Research on racial discrimination (RD) continues to show the debilitating toll on mental and physical health for adolescents throughout their developmental trajectory, particularly for Black Americans. While adolescents may employ emotion-focused behaviors (e.g., overeating, etc.) in-the-moment to reduce discriminatory distress, such risk-laden behaviors can result in later disparities in their overall health. While this link has been repeatedly established in the literature, racially-specific protective mechanisms (e.g., racial socialization; RS) have been shown to disrupt the pathway from discrimination to health-related outcomes in adolescents. Although informative, the literature on RS has yet to advance our understanding of ways to improve upon these protective processes in Black families.

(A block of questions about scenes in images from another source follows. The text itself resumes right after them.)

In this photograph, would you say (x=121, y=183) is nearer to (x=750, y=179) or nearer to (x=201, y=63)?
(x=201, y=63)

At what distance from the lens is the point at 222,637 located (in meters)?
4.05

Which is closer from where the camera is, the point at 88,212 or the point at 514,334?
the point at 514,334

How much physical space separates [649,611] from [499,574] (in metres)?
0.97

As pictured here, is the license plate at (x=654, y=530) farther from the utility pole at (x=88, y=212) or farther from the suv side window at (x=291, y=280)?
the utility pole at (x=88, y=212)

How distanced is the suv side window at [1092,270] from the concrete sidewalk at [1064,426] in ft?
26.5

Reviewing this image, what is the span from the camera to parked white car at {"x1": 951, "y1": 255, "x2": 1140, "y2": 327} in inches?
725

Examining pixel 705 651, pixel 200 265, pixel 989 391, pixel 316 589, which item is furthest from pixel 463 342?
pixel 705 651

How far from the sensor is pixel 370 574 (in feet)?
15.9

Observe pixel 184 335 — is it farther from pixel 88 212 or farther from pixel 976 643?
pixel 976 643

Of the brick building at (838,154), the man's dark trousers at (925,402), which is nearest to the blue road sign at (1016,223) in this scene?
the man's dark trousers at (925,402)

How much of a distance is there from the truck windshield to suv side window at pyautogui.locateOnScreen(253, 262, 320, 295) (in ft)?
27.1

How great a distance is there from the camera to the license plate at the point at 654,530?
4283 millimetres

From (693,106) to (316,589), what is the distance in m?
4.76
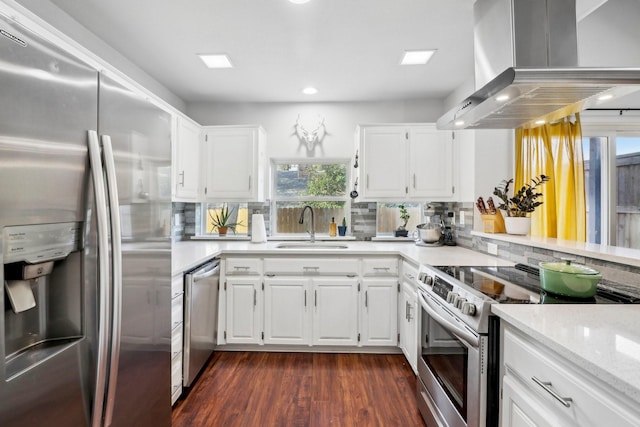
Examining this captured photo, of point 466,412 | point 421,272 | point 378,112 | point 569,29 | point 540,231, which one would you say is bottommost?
point 466,412

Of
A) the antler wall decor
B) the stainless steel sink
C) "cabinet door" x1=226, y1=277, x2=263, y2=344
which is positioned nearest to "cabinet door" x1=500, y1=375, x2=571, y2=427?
"cabinet door" x1=226, y1=277, x2=263, y2=344

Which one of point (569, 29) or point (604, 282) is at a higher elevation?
point (569, 29)

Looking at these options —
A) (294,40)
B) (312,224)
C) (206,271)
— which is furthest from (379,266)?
(294,40)

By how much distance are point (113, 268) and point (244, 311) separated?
1910 mm

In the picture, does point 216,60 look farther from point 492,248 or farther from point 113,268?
point 492,248

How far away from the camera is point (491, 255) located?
8.52 feet

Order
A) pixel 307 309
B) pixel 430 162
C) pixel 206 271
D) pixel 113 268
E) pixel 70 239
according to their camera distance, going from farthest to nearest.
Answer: pixel 430 162 → pixel 307 309 → pixel 206 271 → pixel 113 268 → pixel 70 239

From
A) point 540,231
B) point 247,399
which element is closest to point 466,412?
point 247,399

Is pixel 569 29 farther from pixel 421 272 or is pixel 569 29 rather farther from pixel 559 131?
pixel 421 272

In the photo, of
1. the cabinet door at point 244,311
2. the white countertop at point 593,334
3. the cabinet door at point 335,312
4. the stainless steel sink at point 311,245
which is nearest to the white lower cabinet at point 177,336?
the cabinet door at point 244,311

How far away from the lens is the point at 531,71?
1.32m

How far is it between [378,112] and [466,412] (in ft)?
9.75

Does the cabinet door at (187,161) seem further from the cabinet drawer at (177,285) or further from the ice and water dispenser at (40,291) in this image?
the ice and water dispenser at (40,291)

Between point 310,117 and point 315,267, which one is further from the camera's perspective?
point 310,117
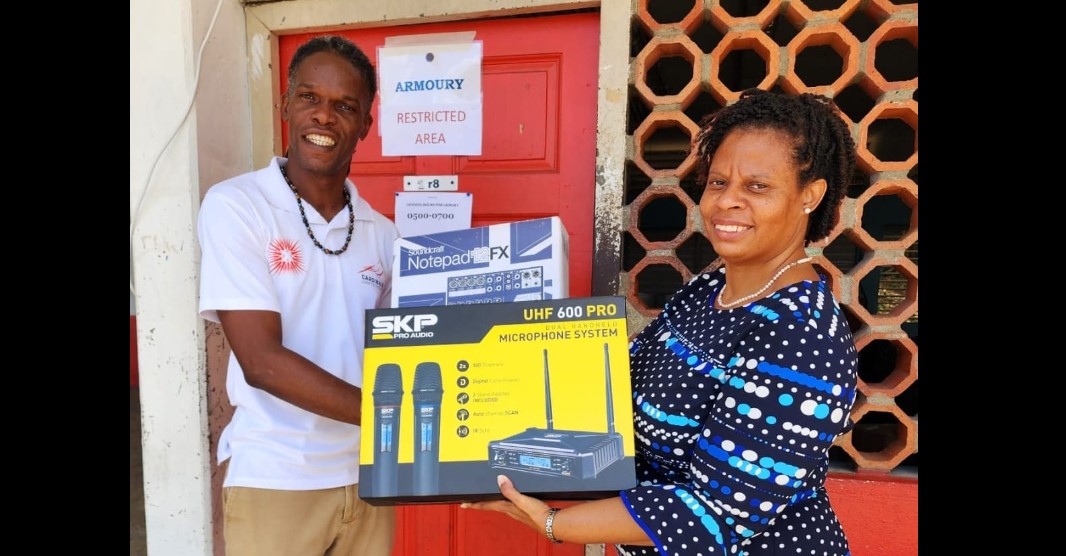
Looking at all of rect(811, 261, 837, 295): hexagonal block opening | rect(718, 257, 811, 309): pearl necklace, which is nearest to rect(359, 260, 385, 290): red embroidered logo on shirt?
rect(718, 257, 811, 309): pearl necklace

Thus, the proposed study will further our understanding by aiming to improve RS competency (e.g., skills and efficacy) among African American caregivers and youth (ages 10-14) in Detroit, Michigan through the Engaging, Managing, and Bonding through Race (EMBRace) intervention. The EMBRace intervention facilitates spaces where Black caregivers strengthen and develop skills to be attentive to their adolescent's racial trauma while also reducing their own stress via racial coping knowledge and RS strategies. Parents and adolescents start each session by engaging in separate therapeutic sessions to process experiences of their Black identity. They will then join together for a family session that focuses on enhancing messages about racial pride, bias preparation, rationales behind promoting distrust, and why not engaging in RS practices may be detrimental to youth. EMBRace sessions will take place at the University of Michigan Detroit Center and community sites, and will be video recorded to improve upon the delivery of therapeutic techniques to the families we serve.